In the listing below, find the line containing "The mysterious disappearance" and the line containing "Grand Canyon Hand". Repeat exactly those two lines and every line between them.

[Start of Attachment]

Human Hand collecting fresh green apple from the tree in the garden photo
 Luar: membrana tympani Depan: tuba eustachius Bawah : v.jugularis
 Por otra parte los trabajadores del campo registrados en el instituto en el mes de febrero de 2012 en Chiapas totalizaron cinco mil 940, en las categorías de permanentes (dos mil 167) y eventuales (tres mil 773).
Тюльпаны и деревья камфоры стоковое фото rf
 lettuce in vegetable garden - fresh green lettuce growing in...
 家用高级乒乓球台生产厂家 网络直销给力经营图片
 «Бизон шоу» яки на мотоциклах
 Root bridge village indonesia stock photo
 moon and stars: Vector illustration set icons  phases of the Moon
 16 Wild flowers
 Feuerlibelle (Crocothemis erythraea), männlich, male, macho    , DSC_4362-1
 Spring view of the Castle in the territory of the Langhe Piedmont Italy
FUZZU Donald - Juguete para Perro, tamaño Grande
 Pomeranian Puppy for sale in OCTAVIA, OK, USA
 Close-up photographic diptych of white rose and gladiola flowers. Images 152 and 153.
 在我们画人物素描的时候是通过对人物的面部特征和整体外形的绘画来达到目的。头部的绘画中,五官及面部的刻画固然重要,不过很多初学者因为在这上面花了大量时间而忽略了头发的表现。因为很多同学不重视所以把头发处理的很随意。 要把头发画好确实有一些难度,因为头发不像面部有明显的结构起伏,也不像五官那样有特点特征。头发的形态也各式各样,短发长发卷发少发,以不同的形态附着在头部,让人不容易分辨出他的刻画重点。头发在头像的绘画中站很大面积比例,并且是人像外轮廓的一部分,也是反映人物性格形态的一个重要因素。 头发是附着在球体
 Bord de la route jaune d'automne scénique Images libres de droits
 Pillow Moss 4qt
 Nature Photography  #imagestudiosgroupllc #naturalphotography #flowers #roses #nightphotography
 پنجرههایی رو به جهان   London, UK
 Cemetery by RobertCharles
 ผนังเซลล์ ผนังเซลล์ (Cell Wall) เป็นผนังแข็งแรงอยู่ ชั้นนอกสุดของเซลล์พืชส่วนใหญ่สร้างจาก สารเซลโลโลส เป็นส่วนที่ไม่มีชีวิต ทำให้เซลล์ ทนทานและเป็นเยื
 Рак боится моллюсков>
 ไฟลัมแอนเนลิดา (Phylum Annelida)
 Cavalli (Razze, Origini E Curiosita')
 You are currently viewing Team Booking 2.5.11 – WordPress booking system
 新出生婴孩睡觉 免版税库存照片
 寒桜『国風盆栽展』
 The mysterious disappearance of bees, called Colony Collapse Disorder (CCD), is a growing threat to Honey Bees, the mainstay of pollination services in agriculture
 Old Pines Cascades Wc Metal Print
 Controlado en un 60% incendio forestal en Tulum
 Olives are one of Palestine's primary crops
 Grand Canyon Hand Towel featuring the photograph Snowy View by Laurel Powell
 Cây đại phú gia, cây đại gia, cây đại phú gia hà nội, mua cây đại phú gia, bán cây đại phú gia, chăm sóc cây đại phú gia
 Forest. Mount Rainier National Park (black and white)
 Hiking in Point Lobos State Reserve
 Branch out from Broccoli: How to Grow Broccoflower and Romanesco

[End of Attachment]

## The answer:
 The mysterious disappearance of bees, called Colony Collapse Disorder (CCD), is a growing threat to Honey Bees, the mainstay of pollination services in agriculture
 Old Pines Cascades Wc Metal Print
 Controlado en un 60% incendio forestal en Tulum
 Olives are one of Palestine's primary crops
 Grand Canyon Hand Towel featuring the photograph Snowy View by Laurel Powell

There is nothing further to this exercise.